╭─ Document segment
Saturday, March 28, 2009

Crisis of Faith

I'm not one to question anyones religious beliefs, BUT...
So I'm not a religious person. I make no secret of that fact. But it's not for lack of trying. I was very much raised in a pro-religious household, attended Sunday Schools like a good little Christian boy, and received bibles for gifts with alarming regularity. Actually, when I look back, it seems like the majority of my childhood was devoted to trying to find SOME sort of religious experience that seemed to click with me.
But there is one thing that never sat well with me, and to this day I'm still unable to find ANY sort of reasonable explanation, and it kind of ruins the ENTIRE bible/ Christianity thing for me.
Where the fuck do DINOSAURS fit in to the whole experience?? Honestly, this has bugged me since, like, the age of six! I was never able to get past it, and I was ALWAYS getting in trouble for bringing it up in Sunday School. It annoys me so much, it amazes me that anybody is able to accept christianity without asking some serious questions about the whole thing.
Biblically, the world was created in seven days, with Adam & Eve popping up on the last day going about their business and fucking up the whole ordeal for everyone. BUT. As an obsessed kiddie, I was well-versed in the fact that dinosaurs lived hundreds of millions of years ago, and it was in a time long before man came along (well, at a stretch, we could argue that cavemen were around...I would have accepted that at six). And they ruled the earth for more than six days.
Now, it's not my intention to belittle anyones religious faith. It's honestly something that bugs me about myself, my inability to just get over things like this and believe in something. Because people that believe in God generally seem pretty happy about the whole thing. But if a six year old is poking holes in your system of faith, maybe it needs to be reviewed somewhat, huh?
Personally, I'd love for the pope to come out one day and address the situation with a complete backtrack, and try to tell us that Jesus was a caveman, and he used to fight raptors, instead of Romans, and he rode a T-Rex instead of a camel. I'd probably have an easier time going to church if it was all about Jesus and his wacky dinosaur adventures. Because at least then, they'd be acknowledging the problem.
╰─
╭─ Available data
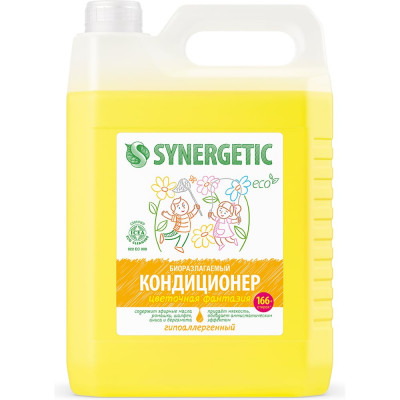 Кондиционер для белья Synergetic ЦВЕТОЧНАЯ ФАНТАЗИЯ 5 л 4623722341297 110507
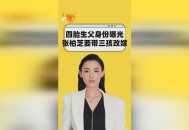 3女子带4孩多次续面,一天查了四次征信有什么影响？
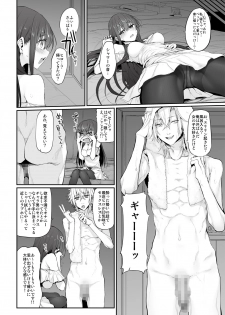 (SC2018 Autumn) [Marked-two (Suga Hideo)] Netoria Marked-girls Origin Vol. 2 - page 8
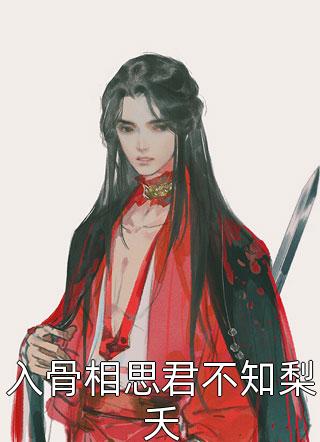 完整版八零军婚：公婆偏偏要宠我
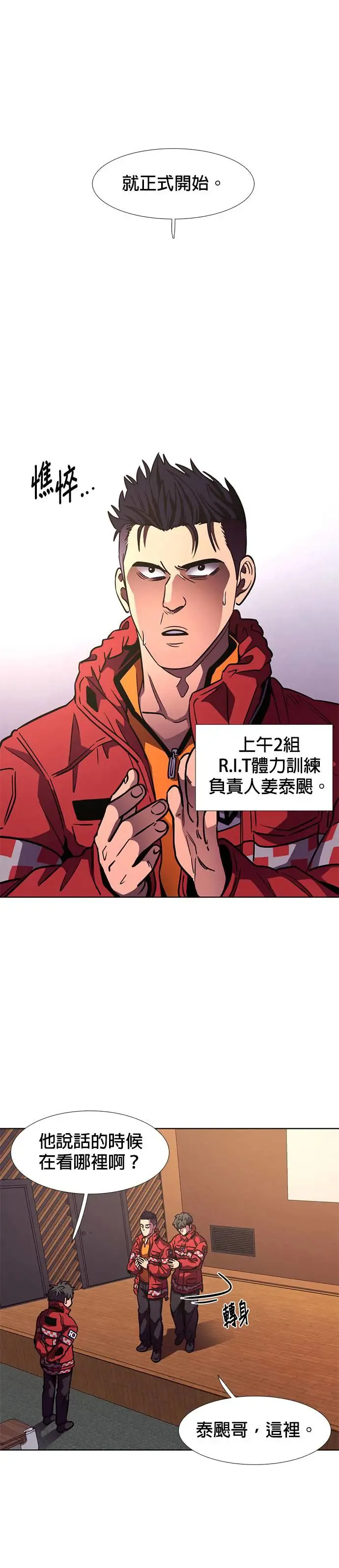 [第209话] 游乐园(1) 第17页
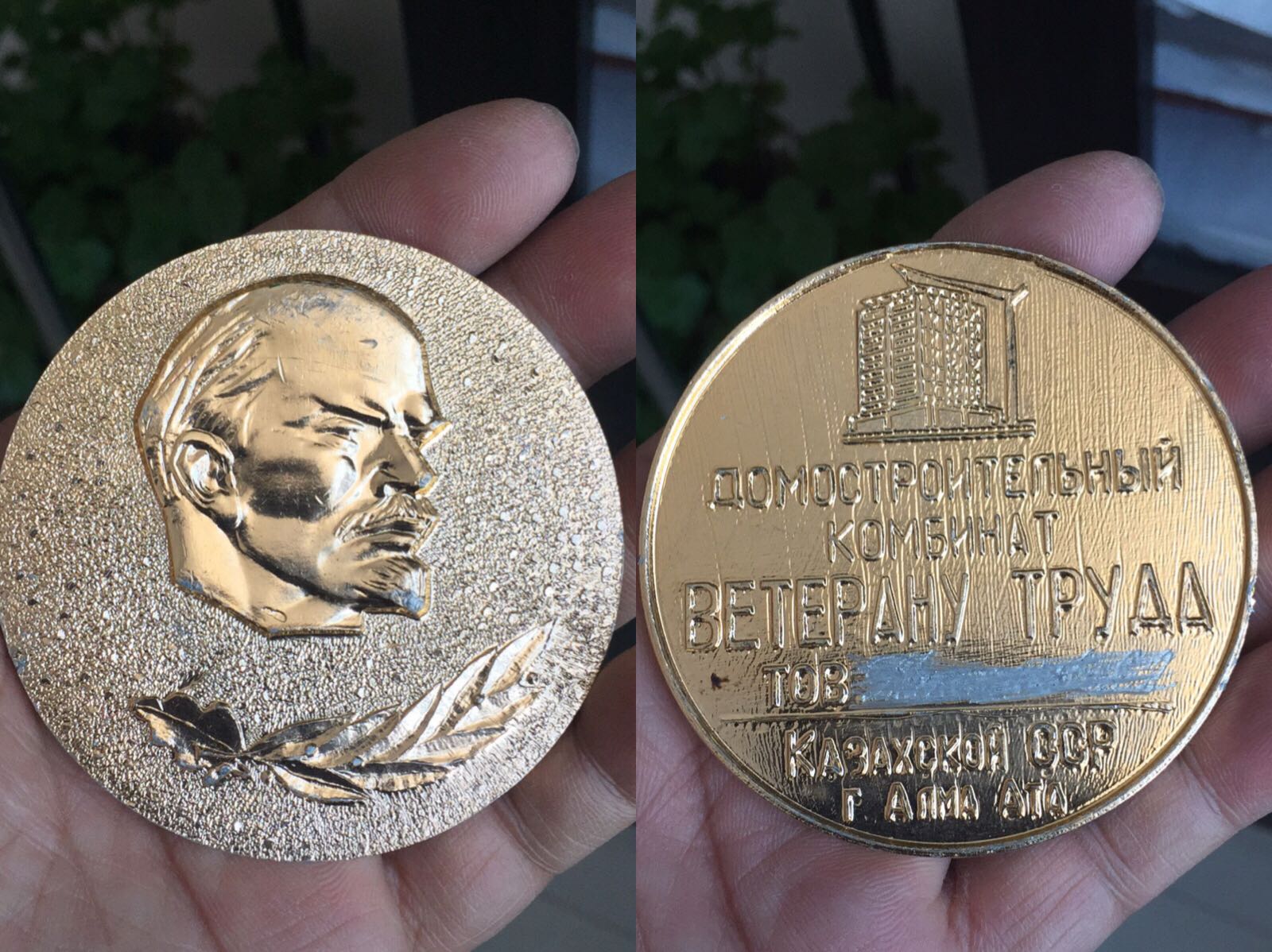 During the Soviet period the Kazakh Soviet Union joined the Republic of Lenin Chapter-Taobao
╰─
**Written task 1**:
List each distinct word of two or more letters that the blog post on dinosaurs and faith writes entirely in capital letters.
**Written task 2**:
Carry on the blog post about dinosaurs and faith, starting after its last sentence.

**Answer space 1**:
BUT, SOME, ANY, ENTIRE, DINOSAURS, ALWAYS

**Answer space 2**:
As it is, it feels like it's the elephant in the room that the church just hopes people don't notice, and thats not good enough. Like I said, I raise this not to be a prick, but out of genuine curiosity. Can anyone offer an explanation for me? I'd love it. And it doesn't work to just shrug and say "well, you don't take things literally in the bible..." because if you start picking and choosing the bits you like, the whole thing becomes even MORE of a clusterfuck.

3 comments:

Titch said...

Hi there Mikey well I don;t have all the answers but I do believe the bible is meant to be taken literaly, now I can;t begin to fathom where the dinosaurs went but i do think there were some & that they were part of gods plan. I don;t agree w the time line of dinosaurs although I certainly don;t have the teaching the brainy ppl have that came up w that time line. So although I am commenting I don;t have the answer for u. My opinion not based on facts but my opion is maybe the eggs that were taken onto noahs ark didn;t hatch as they were meant to which is just my opinion cause i know god had it all under controll & I wil just have to trust when the time comes Iwill get my answers from him. love u Mikey..

Anonymous said...

"Even though we know dinosaurs survived the flood (on Noah's Ark), we don't know if Jesus ever rode them.

But he probably did!"

http://3.bp.blogspot.com/_yctQJTi4C7E/ScfssKO9oHI/AAAAAAAAAJg/ti3fhPxnWsg/s1600-h/raptor.jpg

Bones said...

Trent, I would worship him SO HARD!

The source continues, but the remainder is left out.